A decision of transfer according to the Dublin regulation is time barred six months after the other country accepted to receive the asylum seeker and try their application, if Sweden during those six months hasn’t successfully carried out the transfer. If Sweden has failed to carry out the transfer because the asylum seeker is in hiding, the limitation period increases to 18 months. After 18 months Sweden is obliged to try the asylum case.
Decisions of transfer according to the Dublin regulation can also cease to apply when a person has been deported after a refusal and has left the Schengen area, for example traveled back to their country of origin. If the person has left the Schengen area voluntarily and stays outside the area for at least three months after the Dublin decision was made, it also ceases to apply.
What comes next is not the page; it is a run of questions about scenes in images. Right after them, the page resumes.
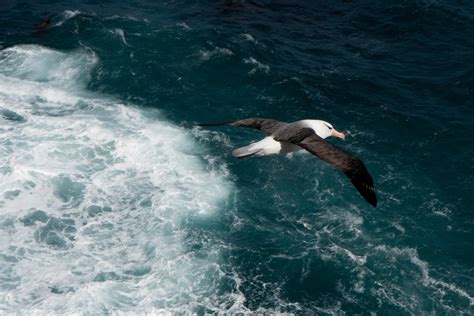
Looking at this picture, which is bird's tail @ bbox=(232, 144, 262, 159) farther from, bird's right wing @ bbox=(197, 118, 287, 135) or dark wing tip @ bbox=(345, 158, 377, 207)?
dark wing tip @ bbox=(345, 158, 377, 207)

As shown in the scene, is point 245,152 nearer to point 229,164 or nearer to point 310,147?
point 310,147

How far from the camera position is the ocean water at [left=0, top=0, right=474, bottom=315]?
1669 centimetres

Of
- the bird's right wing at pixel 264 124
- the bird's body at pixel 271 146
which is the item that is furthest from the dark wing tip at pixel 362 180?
the bird's right wing at pixel 264 124

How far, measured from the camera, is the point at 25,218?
61.5 feet

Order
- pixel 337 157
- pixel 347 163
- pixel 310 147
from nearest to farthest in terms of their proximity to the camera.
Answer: pixel 347 163, pixel 337 157, pixel 310 147

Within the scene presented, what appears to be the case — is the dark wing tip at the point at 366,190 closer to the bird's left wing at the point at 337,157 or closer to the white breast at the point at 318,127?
the bird's left wing at the point at 337,157

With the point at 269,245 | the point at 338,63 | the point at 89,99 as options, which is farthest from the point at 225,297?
the point at 338,63

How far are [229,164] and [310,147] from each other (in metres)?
7.88

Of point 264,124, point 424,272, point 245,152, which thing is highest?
point 245,152

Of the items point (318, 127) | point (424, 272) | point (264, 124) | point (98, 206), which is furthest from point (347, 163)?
point (98, 206)

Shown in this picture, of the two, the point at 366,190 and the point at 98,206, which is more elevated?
the point at 366,190

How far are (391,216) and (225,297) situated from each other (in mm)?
6367

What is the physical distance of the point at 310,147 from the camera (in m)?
14.3

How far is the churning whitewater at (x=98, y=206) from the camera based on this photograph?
Answer: 16172mm
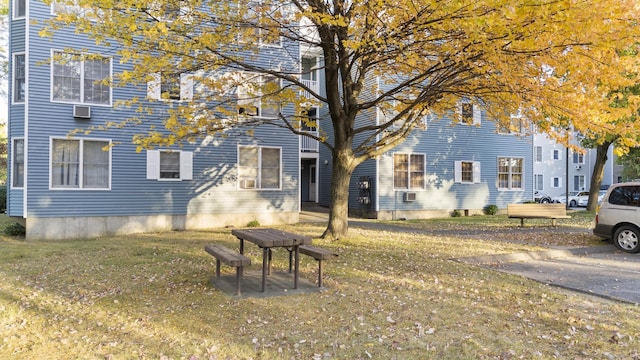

It can, however, be hard to prove that someone has been outside the Schengen area and for how long.
Can RFSL secure a visa for asylum seekers?
RFSL as an organisation doesn’t have the ability to help people outside Sweden get a visa or finance a trip for someone who wants to seek asylum in Sweden. We can, however, however give advice and stay in contact with people who are outside Sweden and intend to seek asylum here. If someone manages to get to Sweden – with or without a visa – RFSL can assist them with legal aid and representation, should they want to seek asylum.